Deepen the interpretation of results and flag sources of error throughout a workflow by plotting data such as (i) read-quality metrics pre- and post-filtering, (ii) sequence coverage across a reference and across samples, (iii) principal component analysis of replicates pre- and post-filtering, and (iv) results and predictions of statistical tests.

All models and pipelines introduce some type and magnitude of error. Compare models’ nuances to find the best approach, given your data.

This issue is particularly acute in non-model species. Some quantitative approaches towards evaluating methods include (i) comparing the performance of different methods or parameter choices using simulated data (Lotterhos, Fitzpatrick, and Blackmon 2022), (ii) measuring their predictive strengths using model selection statistics (Hooten and Hobbs 2015; Johnson and Omland 2004), and (iii) observed-predicted plots from model outputs. A basic understanding of the sensitivity of inference in different analyses will be helpful for determining how robust the results are to nuanced decisions, especially for non-model organisms or unique experimental designs.

Reproducibility

Wherever your sequencing data go, their associated metadata goes with them.

Any and all metadata that can be reported should accompany sequence data in databases such as NCBI or SRA. Data on Dryad or GitHub should crosslink to NCBI/SRA.

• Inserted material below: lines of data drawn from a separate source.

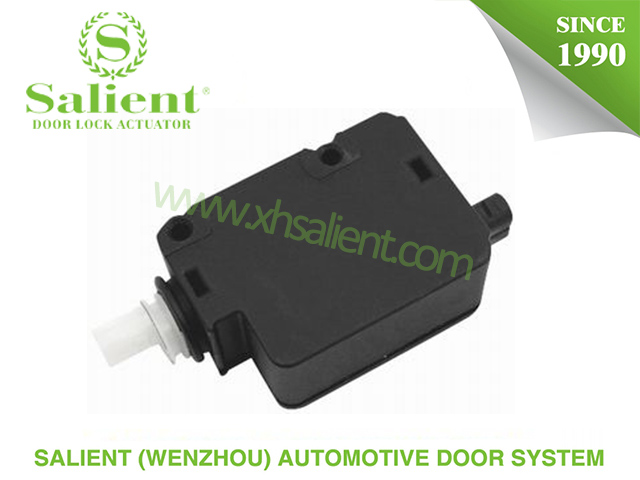 SBW-007.jpg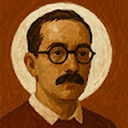 Avatar of user ahrzb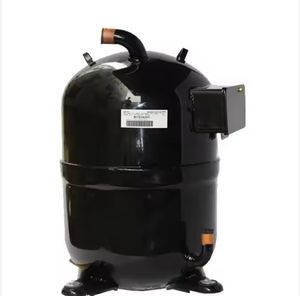 <span class=keywords><strong>Climatisation</strong></span> pour <span class=keywords><strong>Mitsubishi</strong></span>, compresseur rotatif à onduleur, industrie lourde, CB125 AAD201A013G, CB125 AAD201A015D - Product Image 2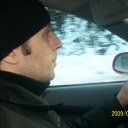 ���� �������, ������������, 49 ��� - ��������� 4 ������ 2012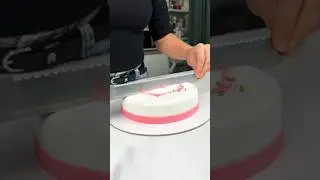 Полный рецепт торта на моей странице❤️Подпишись 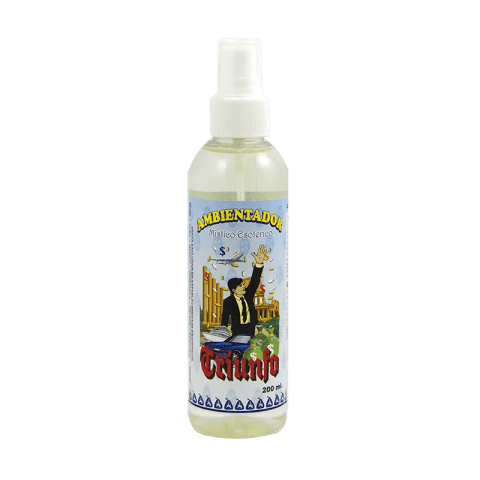 Triunfo (200 ml)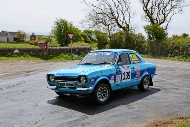 manx26_139_MRG_1703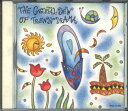 【中古】CD Crystal HARMONY Crystal-dew Of Trendy DRAMA TECX25403 TEICHIKU /00110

Take detailed records on all analysis decisions you make, including for preliminary analyses and errors that occurred, so you remember what you did and can reproduce your own work.

Use text-annotated code notebooks for bioinformatic analyses (e.g., Rmarkdown, Jupyter).

Provide a reproducible text-annotated code notebook for all final analyses so that these methods could be reproduced by someone else.

Provide these notebooks (in Rmarkdown or Jupyter) in a publically accessible format on services such as GitHub, GitLab, Dryad, Figshare, or Zenodo.